I struggle to infer relationships in a dataset of 20K exomes from tens of kits.
At first I found a well-covered union of regions – check.
Second, I performed everything to merge 20K VCFs into one. Removed indels and multi-allelic variants. Check.
Still, when I run KING with “kinship” option, it finds a lot of relatives. But I need KING with –related option. With IBD2 and IBD1. And here I get 0 first degree and 0 second degree relatives (still some MZ pairs).
Which basically says that I can’t infer IBD-segments and it is (I think) due to QC failed samples.
Is there a procedure for an automated QC here? Or I need to make a PCA and do “remove outliers – build PCA again – remove outliers – iterate until no outliers” procedure? Is there any other reason why KING may behave so nasty with me?

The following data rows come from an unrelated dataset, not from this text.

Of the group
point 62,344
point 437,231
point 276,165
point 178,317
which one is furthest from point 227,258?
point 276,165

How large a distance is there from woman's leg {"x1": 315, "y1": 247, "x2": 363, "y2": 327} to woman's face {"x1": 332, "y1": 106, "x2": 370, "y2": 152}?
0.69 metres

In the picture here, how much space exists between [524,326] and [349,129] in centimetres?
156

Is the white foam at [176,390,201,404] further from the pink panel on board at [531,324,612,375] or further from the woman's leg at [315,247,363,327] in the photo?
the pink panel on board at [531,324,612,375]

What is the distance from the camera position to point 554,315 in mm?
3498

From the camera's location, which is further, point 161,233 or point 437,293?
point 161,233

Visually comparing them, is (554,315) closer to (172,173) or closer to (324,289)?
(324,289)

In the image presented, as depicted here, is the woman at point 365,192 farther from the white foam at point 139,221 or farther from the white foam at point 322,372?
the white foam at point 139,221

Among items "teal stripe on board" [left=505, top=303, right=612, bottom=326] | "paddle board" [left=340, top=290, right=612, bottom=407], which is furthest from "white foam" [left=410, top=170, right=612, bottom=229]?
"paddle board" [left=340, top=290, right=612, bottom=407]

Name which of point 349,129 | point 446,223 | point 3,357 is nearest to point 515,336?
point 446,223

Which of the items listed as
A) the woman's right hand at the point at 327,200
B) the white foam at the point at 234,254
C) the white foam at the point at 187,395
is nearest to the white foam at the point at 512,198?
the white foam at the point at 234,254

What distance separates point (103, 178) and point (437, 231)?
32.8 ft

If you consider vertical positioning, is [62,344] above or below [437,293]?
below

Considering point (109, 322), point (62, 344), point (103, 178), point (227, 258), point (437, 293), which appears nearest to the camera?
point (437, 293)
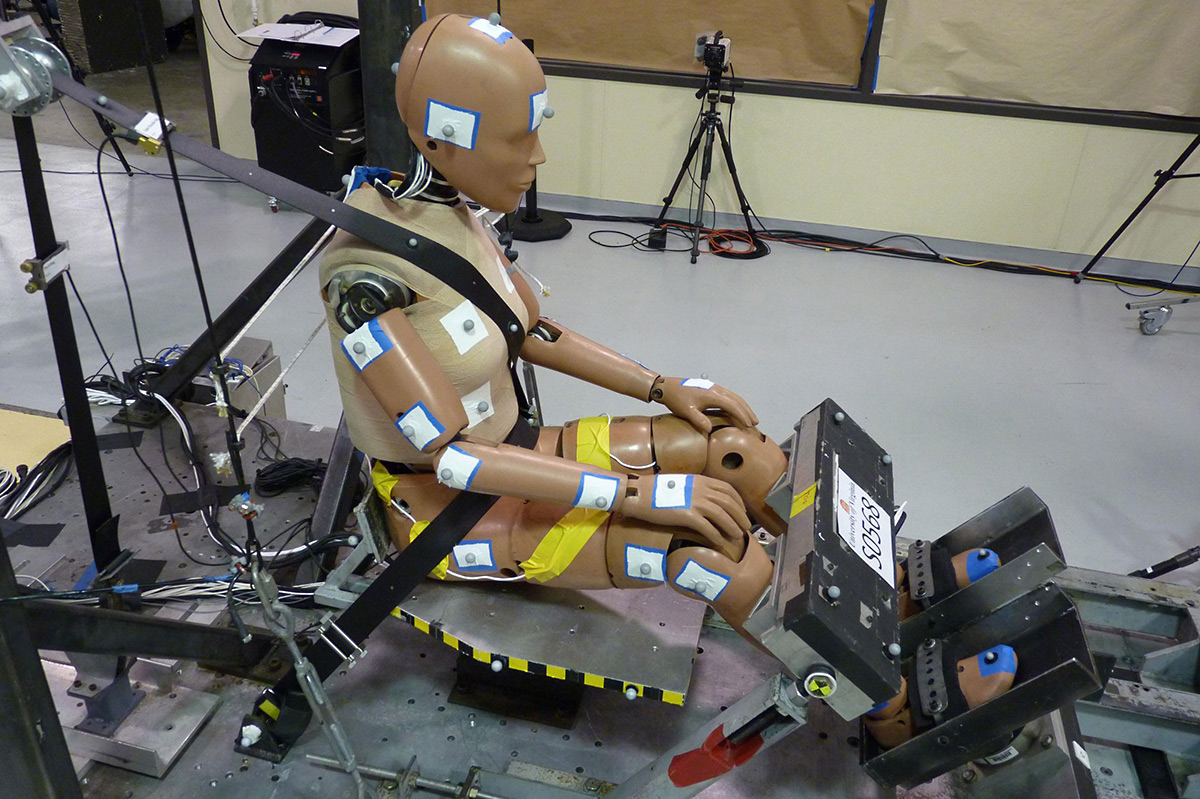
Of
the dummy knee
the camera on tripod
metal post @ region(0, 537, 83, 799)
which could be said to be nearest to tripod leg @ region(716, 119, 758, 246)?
the camera on tripod

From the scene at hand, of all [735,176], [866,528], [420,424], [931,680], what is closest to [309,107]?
[735,176]

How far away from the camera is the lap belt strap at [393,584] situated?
5.96 feet

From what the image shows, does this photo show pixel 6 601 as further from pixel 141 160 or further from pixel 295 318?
pixel 141 160

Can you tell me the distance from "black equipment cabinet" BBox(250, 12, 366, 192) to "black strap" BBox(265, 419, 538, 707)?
13.0ft

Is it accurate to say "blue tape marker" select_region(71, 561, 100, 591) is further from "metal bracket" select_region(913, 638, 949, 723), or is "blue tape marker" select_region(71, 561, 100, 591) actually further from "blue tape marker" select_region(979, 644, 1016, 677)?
"blue tape marker" select_region(979, 644, 1016, 677)

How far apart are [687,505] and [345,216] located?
84 cm

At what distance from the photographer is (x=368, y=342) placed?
64.6 inches

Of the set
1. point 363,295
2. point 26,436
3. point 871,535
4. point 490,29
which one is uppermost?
point 490,29

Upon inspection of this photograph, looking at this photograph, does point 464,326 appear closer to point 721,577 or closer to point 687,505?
point 687,505

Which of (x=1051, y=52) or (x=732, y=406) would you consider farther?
(x=1051, y=52)

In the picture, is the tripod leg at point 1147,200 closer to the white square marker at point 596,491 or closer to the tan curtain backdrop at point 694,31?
the tan curtain backdrop at point 694,31

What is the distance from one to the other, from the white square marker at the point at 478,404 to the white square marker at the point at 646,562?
0.41 m

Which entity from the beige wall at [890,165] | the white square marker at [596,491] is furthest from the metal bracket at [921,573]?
the beige wall at [890,165]

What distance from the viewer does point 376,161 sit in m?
2.51
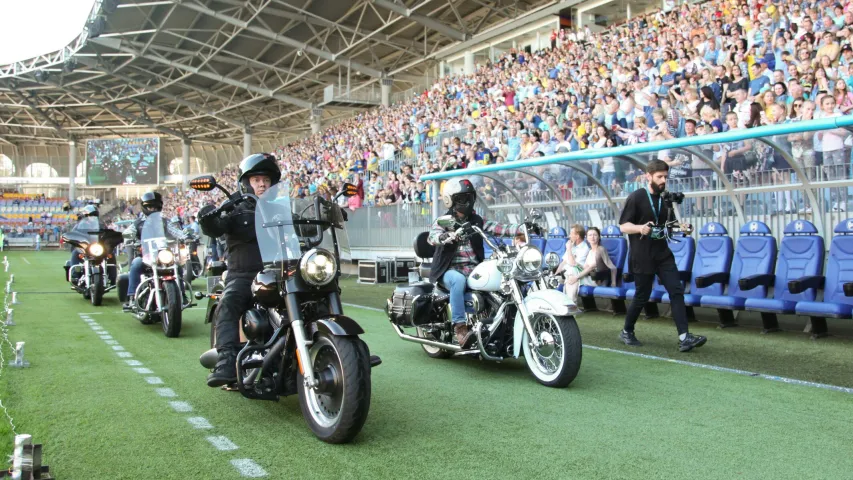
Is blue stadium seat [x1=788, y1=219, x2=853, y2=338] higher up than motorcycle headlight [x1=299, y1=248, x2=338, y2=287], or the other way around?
motorcycle headlight [x1=299, y1=248, x2=338, y2=287]

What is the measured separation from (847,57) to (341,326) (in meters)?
10.5

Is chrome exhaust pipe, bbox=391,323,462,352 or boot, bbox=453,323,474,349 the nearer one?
boot, bbox=453,323,474,349

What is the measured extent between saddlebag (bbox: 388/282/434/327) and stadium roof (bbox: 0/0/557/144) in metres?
24.4

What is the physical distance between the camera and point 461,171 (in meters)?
12.1

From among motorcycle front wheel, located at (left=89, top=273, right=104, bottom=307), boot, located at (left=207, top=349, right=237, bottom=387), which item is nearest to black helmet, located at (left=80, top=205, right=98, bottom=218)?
motorcycle front wheel, located at (left=89, top=273, right=104, bottom=307)

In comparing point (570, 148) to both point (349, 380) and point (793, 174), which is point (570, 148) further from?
point (349, 380)

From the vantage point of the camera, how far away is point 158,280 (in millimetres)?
8938

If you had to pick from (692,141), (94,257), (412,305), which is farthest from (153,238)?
(692,141)

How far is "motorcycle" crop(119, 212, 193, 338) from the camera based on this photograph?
338 inches

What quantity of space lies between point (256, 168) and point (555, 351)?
2.63 meters

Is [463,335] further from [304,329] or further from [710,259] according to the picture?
[710,259]

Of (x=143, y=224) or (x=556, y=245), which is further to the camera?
(x=556, y=245)

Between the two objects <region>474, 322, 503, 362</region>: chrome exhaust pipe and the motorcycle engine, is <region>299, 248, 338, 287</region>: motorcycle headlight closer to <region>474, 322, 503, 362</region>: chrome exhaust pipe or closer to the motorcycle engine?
the motorcycle engine

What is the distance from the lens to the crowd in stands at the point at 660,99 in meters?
10.1
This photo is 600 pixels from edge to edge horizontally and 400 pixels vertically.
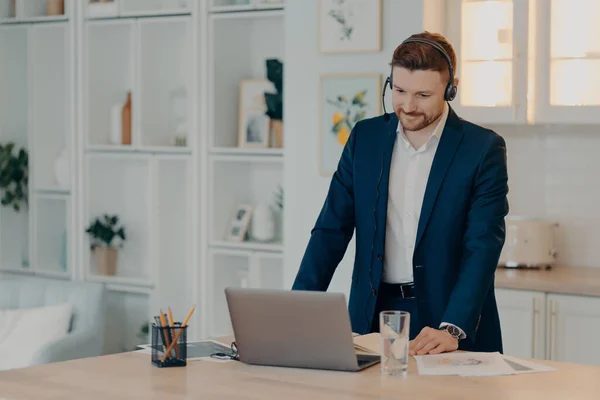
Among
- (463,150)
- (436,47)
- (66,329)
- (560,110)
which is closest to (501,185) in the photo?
(463,150)

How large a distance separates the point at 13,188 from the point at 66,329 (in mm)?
1509

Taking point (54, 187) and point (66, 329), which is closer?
point (66, 329)

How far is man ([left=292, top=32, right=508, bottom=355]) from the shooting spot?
8.89 ft

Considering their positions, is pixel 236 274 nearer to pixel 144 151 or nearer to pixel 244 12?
pixel 144 151

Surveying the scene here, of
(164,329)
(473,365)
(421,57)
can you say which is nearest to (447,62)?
(421,57)

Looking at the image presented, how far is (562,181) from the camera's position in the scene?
456cm

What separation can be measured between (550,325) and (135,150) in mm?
2448

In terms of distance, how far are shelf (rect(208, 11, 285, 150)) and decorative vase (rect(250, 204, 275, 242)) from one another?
0.32m

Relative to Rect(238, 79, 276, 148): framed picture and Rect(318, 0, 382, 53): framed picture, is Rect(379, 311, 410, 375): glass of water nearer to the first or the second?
Rect(318, 0, 382, 53): framed picture

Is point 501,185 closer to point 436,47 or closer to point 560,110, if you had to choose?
point 436,47

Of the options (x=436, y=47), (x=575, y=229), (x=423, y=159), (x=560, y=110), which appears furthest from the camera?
(x=575, y=229)

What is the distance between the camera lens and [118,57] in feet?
18.6

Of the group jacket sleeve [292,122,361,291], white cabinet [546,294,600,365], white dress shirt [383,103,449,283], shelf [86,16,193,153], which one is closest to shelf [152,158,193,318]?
shelf [86,16,193,153]

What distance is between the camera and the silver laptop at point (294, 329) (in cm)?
227
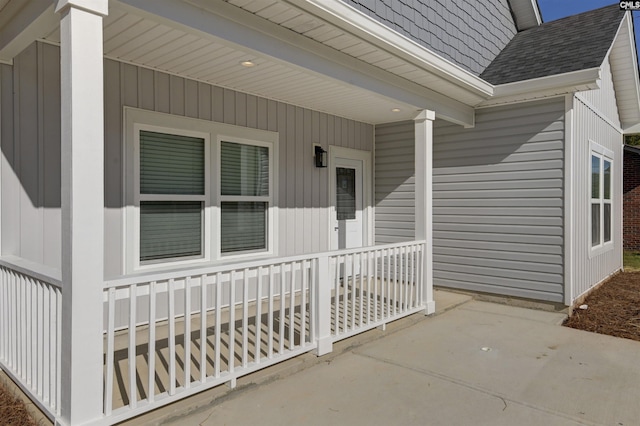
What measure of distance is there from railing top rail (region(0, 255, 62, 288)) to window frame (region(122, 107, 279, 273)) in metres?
0.98

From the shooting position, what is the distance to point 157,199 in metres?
4.17

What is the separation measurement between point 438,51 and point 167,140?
3545 mm

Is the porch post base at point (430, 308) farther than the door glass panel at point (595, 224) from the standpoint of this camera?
No

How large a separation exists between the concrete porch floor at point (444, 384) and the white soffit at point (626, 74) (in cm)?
478

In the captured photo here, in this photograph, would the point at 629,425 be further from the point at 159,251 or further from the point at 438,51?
the point at 438,51

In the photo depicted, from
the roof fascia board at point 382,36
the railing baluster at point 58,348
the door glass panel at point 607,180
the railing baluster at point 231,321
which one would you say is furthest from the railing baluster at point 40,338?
the door glass panel at point 607,180

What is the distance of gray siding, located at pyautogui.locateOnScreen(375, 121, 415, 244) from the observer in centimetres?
667

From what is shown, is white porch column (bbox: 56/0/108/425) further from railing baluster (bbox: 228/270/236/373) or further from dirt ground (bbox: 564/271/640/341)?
dirt ground (bbox: 564/271/640/341)

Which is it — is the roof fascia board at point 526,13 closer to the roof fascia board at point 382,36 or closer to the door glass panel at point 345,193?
the roof fascia board at point 382,36

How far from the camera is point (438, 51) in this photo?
5.41m

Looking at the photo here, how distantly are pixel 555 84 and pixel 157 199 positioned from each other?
4.70m

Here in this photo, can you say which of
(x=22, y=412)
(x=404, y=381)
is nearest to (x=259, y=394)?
(x=404, y=381)

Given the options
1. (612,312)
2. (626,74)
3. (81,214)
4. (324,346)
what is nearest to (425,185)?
(324,346)

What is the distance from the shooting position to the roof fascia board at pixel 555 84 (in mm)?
4764
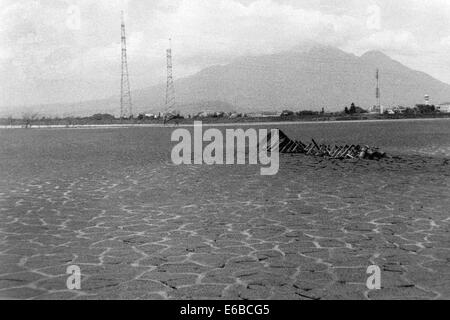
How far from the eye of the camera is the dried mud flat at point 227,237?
5547 millimetres

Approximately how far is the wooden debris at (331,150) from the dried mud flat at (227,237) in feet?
20.9

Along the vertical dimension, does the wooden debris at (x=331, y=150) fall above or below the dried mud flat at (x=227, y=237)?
above

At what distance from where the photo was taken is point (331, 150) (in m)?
22.4

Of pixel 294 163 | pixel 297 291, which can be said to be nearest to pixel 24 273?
pixel 297 291

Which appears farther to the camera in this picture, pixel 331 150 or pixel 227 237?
pixel 331 150

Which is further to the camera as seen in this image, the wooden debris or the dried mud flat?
the wooden debris

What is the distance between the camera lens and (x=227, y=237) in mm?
7742

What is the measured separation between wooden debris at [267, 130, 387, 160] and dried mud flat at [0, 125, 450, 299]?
637cm

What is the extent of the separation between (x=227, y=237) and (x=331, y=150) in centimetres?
1553

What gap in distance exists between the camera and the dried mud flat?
5.55 metres

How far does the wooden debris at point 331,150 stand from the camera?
2134 centimetres

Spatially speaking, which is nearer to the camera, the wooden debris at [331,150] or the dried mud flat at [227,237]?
the dried mud flat at [227,237]

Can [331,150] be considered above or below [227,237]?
above
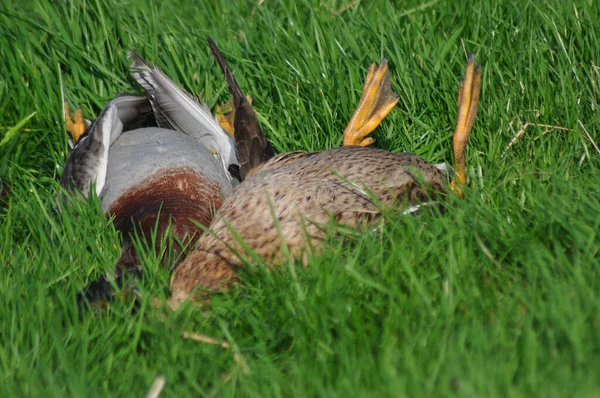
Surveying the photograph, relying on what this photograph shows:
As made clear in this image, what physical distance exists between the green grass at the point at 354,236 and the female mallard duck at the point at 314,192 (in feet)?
0.48

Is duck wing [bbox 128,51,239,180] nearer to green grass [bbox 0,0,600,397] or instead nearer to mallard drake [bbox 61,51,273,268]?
mallard drake [bbox 61,51,273,268]

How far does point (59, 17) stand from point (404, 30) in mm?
1935

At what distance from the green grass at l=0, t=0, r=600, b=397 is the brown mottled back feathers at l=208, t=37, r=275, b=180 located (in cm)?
26

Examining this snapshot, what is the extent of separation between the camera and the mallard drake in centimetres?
377

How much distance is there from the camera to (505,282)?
108 inches

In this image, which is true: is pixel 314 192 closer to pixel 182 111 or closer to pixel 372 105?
pixel 372 105

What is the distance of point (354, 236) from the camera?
10.5ft

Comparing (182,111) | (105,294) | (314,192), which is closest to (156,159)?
(182,111)

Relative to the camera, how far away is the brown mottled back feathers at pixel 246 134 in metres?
4.21

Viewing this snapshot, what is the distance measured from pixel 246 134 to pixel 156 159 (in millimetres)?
460

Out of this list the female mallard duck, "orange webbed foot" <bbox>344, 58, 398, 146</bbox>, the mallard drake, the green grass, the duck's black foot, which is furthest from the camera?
"orange webbed foot" <bbox>344, 58, 398, 146</bbox>

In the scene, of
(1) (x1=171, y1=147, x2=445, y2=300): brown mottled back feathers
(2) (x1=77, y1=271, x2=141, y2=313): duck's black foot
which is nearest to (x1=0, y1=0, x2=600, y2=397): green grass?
(2) (x1=77, y1=271, x2=141, y2=313): duck's black foot

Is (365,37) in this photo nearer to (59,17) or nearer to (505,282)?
(59,17)

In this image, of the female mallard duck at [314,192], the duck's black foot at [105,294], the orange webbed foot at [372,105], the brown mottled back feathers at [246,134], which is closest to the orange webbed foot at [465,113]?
the female mallard duck at [314,192]
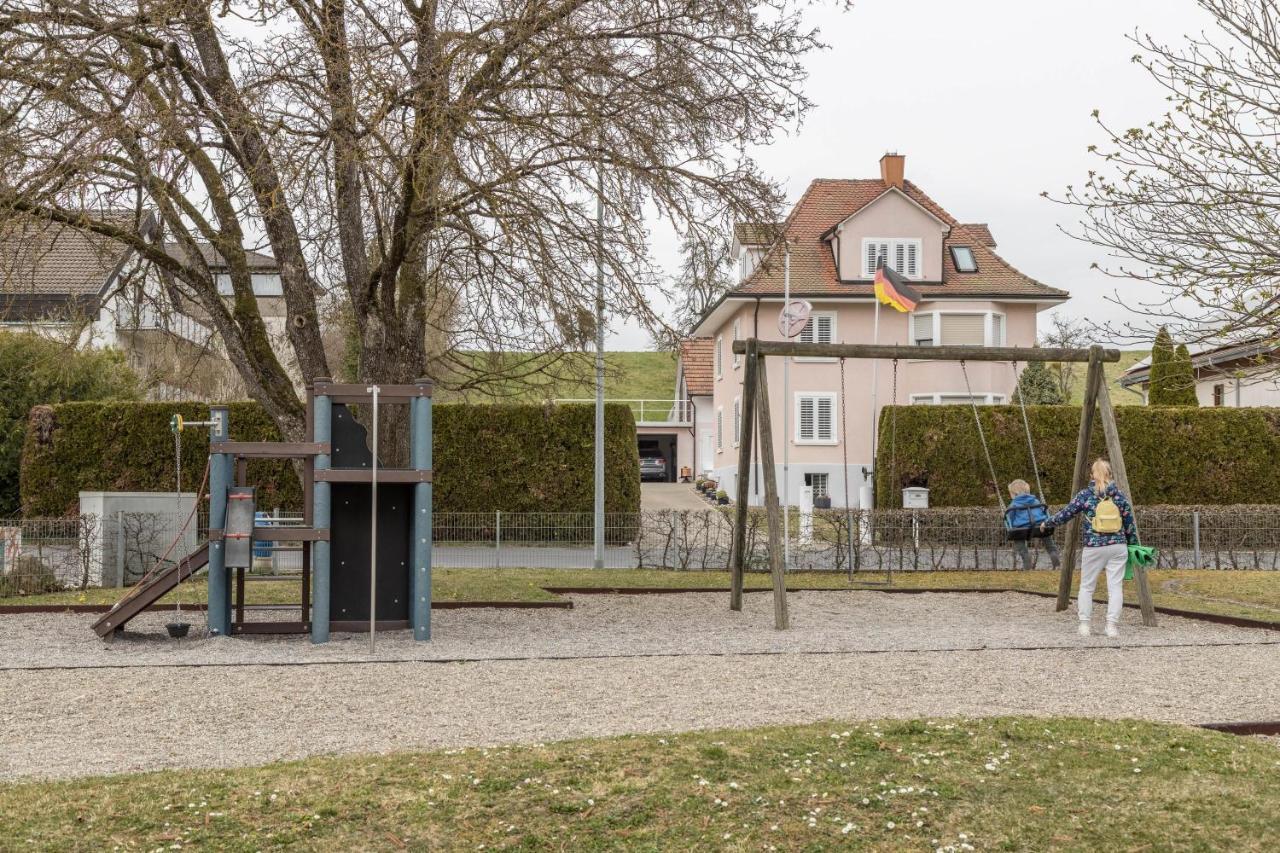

Some data to give an idea (toy dataset of 3K exomes):
King with –related:
Source MZ PO FS 2nd 3rd OTHER
===========================================================
Pedigree 0 0 0 0 0 5512860
Inference 30 0 0 3 8 5512819
King with –kinship:
Source MZ PO FS 2nd 3rd OTHER
===========================================================
Pedigree 0 0 0 0 0 5512860
Inference 30 58 463 19 895 5511395
I was able to perform relatedness inference with 10K dataset (subset of this one) 1 year ago. I have no idea what is different now (except now no one filtered QC failed samples) – I simply execute the same makefile.